Quote from Armin on October 12, 2021, 11:36 amI was wondering if these BMI events take muscle mass into account. I know when I was weight training I was at a 28 but I sure as hell wasn't lean. I was pudgey as shit. I would guess about 30 pounds of fat. If I had been lean at a BMI of 28 via muscle mass increase only, would the events outlined above have happened? Or does it require ones to have a decent about of lard?

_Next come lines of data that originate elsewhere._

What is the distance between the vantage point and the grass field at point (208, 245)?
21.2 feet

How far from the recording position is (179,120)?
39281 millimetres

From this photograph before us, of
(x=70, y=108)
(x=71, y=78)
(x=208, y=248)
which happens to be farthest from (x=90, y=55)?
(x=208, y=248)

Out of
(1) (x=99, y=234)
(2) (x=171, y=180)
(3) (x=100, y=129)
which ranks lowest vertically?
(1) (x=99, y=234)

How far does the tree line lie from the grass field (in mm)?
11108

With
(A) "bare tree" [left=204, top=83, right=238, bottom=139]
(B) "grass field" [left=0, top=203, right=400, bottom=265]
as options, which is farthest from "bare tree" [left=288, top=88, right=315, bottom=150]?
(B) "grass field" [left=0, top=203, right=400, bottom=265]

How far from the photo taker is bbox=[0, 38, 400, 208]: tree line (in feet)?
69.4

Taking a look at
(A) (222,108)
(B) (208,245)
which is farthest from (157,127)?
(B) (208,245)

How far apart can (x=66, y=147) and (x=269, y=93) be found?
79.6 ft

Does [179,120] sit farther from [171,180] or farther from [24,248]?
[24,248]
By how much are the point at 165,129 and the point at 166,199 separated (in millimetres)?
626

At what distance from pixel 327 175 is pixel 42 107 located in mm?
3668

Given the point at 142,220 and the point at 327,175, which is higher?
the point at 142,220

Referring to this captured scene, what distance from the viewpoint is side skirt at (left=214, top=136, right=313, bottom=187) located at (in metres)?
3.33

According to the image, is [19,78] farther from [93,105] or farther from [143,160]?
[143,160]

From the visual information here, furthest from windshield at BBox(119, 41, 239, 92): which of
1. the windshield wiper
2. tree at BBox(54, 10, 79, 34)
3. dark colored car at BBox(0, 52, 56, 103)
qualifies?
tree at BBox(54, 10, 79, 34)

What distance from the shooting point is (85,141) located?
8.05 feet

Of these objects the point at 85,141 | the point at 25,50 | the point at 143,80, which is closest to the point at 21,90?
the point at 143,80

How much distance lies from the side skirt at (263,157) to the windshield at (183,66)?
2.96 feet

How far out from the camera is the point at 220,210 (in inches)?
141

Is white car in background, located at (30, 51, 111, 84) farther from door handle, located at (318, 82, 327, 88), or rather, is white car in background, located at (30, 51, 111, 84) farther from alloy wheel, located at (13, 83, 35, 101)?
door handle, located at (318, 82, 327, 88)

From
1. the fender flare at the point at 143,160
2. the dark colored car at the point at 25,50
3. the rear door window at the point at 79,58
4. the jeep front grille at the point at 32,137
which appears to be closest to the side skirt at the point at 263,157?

Since the data I’ve been analyzing was from studies investigating obesity or NAFLD I think it’s fair to assume that higher BMIs are a result of increased body fat and not increased muscle mass, at least for the liver samples.
Quote from Jenny on October 13, 2021, 2:35 amWow Johannes. I need to go through your post slowly! Thanks for the summary. That makes a whole lot of sense. There must be a tipping point where as the protective mechanisms stop working, everything gets a whole lot worse. More toxin is absorbed and converted and cell membrane damage is not repaired. Cell membranes are key to health.
I would assume that the tipping point is around BMI 22.5–25 when hepatic stellate cells stop expressing STRA6 and the retinol is released into the bloodstream. Biomarkers for the activation of HSCs (i.e. oxidation of retinol) first appear in adipose tissue in the BMI 22.5–25 range and seem to peak around BMI 27.5–30 (image below), but strangely the reverse was true for the human liver samples. I’m starting to think that the adipose tissue samples might be a better model for HSCs than the liver samples, since HSCs seem to have the same biological function as adipocytes, however HSCs express LRAT which adipocytes apparently do not.
Bibliography
Achkar, C. C., F. Derguini, B. Blumberg, A. Langston, A. A. Levin, J. Speck, R. M. Evans, J. Bolado, K. Nakanishi, J. Buck and L. J. Gudas (1996). "4-Oxoretinol, a new natural ligand and transactivator of the retinoic acid receptors." Proceedings of the National Academy of Sciences of the United States of America 93(10): 4879-4884.
Faria, T. N., R. Rivi, F. Derguini, P. P. Pandolfi and L. J. Gudas (1998). "4-Oxoretinol, a metabolite of retinol in the human promyelocytic leukemia cell line NB4, induces cell growth arrest and granulocytic differentiation." Cancer research 58(9): 2007-2013.
Liu, L., F. Derguini and L. J. Gudas (2009). "Metabolism and regulation of gene expression by 4-oxoretinol versus all-trans retinoic acid in normal human mammary epithelial cells." Journal of cellular physiology 220(3): 771-779.